**CHALLENGE:** Can you render the lines of the records from the line with "How far do tree" through the line with "38.7 inches", both included, as a Markdown table with the columns No. and Line, one row per line and blank lines left out?

:: DATA EXCERPTS

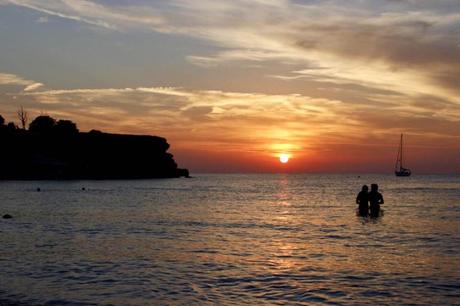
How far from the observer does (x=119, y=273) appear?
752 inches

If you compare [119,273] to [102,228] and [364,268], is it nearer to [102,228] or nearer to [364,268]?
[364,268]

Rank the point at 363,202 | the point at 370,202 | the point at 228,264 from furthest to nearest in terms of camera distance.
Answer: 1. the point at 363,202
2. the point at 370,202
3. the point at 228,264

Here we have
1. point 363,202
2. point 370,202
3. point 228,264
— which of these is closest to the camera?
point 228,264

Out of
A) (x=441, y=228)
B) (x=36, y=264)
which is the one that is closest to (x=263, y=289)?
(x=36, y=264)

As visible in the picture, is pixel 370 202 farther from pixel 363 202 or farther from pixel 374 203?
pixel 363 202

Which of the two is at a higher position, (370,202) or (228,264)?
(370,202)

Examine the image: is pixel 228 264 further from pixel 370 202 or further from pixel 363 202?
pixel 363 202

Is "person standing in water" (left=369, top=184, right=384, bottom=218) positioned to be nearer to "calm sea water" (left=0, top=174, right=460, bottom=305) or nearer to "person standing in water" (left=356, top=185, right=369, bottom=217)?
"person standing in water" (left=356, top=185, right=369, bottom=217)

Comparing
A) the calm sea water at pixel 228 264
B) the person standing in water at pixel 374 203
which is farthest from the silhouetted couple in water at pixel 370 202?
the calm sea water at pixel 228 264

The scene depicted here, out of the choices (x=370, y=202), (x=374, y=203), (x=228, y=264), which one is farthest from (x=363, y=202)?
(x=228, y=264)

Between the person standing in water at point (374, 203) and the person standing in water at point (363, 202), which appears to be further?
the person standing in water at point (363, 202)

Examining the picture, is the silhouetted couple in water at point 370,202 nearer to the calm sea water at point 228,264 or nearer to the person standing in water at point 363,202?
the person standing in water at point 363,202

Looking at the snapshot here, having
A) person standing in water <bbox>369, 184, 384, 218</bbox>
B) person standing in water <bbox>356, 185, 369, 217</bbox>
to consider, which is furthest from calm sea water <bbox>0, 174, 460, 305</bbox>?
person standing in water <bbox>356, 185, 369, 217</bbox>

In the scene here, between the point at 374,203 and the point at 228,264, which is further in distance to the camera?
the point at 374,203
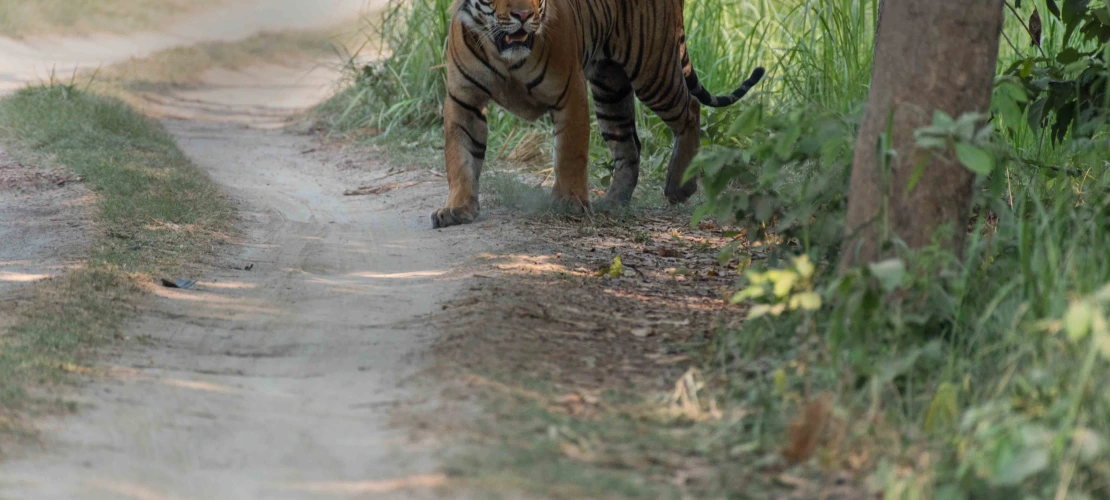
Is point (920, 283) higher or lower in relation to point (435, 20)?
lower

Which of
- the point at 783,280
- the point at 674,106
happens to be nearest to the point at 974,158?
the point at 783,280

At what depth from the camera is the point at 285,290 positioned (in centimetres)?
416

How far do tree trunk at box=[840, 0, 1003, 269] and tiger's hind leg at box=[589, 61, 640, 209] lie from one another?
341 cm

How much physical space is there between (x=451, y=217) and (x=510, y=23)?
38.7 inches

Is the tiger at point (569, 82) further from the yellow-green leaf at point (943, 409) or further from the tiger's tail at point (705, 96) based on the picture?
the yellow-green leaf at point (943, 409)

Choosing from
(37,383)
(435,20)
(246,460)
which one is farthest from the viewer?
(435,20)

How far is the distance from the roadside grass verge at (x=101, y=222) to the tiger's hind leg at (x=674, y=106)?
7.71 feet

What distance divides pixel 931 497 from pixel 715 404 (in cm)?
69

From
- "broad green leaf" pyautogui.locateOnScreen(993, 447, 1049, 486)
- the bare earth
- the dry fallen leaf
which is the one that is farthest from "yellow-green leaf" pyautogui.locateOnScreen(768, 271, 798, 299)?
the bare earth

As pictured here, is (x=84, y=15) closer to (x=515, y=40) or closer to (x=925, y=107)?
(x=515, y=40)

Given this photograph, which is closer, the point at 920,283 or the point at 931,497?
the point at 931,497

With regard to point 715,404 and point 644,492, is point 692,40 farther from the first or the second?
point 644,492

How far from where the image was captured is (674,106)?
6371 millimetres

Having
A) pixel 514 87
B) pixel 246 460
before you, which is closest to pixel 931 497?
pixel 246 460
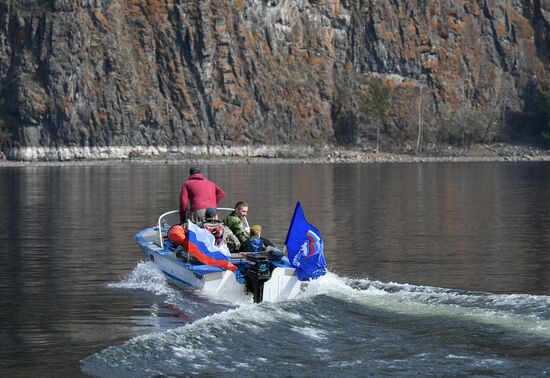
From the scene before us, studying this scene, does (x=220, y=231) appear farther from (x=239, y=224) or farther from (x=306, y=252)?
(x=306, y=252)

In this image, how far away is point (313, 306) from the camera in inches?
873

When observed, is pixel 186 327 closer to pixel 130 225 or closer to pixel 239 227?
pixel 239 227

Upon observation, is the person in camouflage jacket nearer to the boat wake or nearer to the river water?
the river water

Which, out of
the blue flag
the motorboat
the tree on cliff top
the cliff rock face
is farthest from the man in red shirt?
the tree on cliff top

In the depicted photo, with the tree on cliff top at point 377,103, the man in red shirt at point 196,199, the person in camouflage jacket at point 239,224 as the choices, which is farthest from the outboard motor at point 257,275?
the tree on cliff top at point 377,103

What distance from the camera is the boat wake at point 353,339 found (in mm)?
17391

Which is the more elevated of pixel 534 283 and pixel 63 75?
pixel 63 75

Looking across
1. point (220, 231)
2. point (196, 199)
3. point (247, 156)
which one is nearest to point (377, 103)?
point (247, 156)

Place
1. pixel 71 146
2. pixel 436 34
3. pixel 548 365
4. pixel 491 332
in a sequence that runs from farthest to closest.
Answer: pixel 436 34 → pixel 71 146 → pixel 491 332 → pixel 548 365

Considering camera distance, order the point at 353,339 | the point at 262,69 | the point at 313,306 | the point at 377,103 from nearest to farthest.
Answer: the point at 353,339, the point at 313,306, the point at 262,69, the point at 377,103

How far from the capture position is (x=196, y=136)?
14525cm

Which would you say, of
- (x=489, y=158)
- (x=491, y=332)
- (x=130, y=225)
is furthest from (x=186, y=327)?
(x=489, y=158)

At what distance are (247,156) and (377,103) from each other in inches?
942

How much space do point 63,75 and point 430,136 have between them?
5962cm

::::
:: DATA EXCERPTS

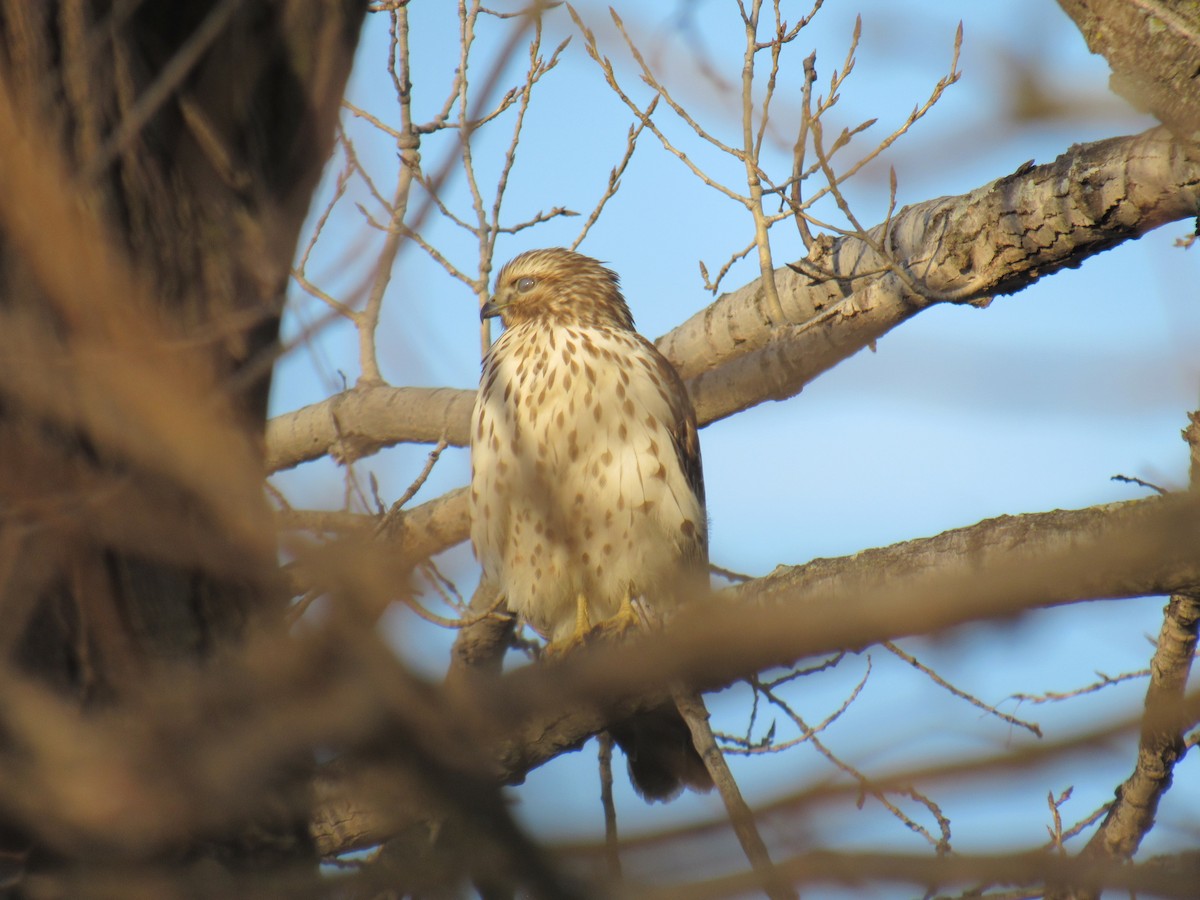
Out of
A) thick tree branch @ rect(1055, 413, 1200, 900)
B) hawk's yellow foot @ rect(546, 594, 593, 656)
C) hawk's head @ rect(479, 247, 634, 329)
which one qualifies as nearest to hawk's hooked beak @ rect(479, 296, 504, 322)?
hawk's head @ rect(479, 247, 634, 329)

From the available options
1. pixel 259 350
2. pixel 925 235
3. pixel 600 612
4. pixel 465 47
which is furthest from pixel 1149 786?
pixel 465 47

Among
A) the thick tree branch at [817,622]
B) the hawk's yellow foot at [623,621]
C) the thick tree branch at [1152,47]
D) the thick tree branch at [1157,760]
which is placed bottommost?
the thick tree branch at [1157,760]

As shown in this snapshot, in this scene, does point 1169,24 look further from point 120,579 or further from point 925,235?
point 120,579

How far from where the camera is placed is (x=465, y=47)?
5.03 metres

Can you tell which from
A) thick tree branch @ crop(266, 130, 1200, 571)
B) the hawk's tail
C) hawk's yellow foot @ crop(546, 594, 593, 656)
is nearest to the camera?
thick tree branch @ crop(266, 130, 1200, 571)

::::
:: DATA EXCERPTS

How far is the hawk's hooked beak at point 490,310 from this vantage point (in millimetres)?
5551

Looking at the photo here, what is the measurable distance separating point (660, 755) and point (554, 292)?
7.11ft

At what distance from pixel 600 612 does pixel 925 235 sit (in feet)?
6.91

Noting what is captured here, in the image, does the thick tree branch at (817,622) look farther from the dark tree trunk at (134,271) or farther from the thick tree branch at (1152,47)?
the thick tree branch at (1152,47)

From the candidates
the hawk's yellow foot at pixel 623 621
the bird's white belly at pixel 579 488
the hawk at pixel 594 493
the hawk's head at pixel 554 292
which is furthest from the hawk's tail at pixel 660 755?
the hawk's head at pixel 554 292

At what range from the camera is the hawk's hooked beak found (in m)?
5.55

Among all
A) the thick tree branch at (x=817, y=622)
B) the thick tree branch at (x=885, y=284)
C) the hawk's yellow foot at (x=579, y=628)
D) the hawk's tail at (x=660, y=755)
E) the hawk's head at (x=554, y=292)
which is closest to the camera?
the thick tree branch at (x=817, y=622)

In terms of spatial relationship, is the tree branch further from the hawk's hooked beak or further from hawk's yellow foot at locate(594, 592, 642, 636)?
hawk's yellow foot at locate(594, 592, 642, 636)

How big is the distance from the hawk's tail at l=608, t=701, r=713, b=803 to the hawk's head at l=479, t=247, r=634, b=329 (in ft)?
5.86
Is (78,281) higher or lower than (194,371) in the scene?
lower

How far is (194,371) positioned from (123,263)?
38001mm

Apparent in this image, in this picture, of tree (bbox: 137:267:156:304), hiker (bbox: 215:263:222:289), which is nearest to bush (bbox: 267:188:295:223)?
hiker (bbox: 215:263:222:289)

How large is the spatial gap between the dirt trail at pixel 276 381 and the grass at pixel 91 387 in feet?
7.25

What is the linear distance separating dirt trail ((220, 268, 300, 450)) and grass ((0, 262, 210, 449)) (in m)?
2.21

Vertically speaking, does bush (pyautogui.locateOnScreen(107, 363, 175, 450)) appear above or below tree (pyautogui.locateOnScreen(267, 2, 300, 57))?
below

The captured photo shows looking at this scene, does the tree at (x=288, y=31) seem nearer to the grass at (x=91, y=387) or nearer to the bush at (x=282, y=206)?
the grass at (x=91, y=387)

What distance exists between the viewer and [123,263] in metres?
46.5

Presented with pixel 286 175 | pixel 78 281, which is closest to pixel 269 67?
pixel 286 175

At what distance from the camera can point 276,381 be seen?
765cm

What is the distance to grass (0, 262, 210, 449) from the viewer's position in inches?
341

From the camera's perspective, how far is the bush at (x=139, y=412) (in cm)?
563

::::

**ANSWER TO THE TASK:**
| No. | Line |
|---|---|
| 1 | How far do tree trunk at box=[840, 0, 1003, 269] and tiger's hind leg at box=[589, 61, 640, 209] lie from one another? |
| 2 | 341 cm |
| 3 | How much physical space is there between (x=451, y=217) and (x=510, y=23)? |
| 4 | 38.7 inches |